PARIS and INGELHEIM, Germany — Sanofi and Boehringer Ingelheim announced Tuesday that they were in negotiations to swap businesses. The swap would involve Sanofi’s animal health division, Merial, worth about $12.4 billion and Boehringer Ingelheim’s consumer healthcare business, valued at about $7.3 billion. 


 


A deal — which would exclude Boehringer Ingelheim’s consumer healthcare business in China — would also see Sanofi receiving a $5.2 billion payment from Boehringer Ingelheim and make Sanofi one of the top over-the-counter product companies in the world.


 


“This transaction would allow Sanofi to become a world leader in the attractive non-prescription medicines market and would bring a complementary portfolio with highly recognized brands, allowing for mid- and long-term value creation,” Sanofi CEO Dr.

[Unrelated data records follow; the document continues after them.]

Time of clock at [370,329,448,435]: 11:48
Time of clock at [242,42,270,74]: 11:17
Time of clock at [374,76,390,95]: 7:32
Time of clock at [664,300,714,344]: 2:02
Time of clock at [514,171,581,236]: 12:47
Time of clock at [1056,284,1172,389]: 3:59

Oliver Brandicourt said. “I am confident that Boehringer Ingelheim will enable Merial to fully express and develop its potential in the attractive but competitive animal health market.”


 


The companies said that a business swap would give Sanofi critical mass in cough and cold, while bringing products in such categories as gastrointestinal, VMS, analgesics and antispasmodics into Sanofi’s portfolio and improving the company’s reach in Germany and Japan. It would also expand Sanofi’s position in the United States, Europe, Latin America and Eurasia, with Germany becoming a key area for Sanofi’s cough and cold and gastrointestinal products. 


 


“I am confident that Sanofi will enable our CHC business to fully live its potential supported by highly professional and committed teams,” Boehringer Ingelheim chairman Andreas Barner said.


 


A deal would also improve Boehringer Ingelheim’s position in animal health, making it the second-largest player in the world for that area. It would maintain Merial operations in France and look for momentum in U.S. operations.


 


A definitive agreement between the companies is expected in the coming months, and Sanofi’s goal is to close a potential transaction in Q4 of 2016. Were a deal to take place, it would not affect Sanofi’s EPS in 2017 and would be accretive thereafter.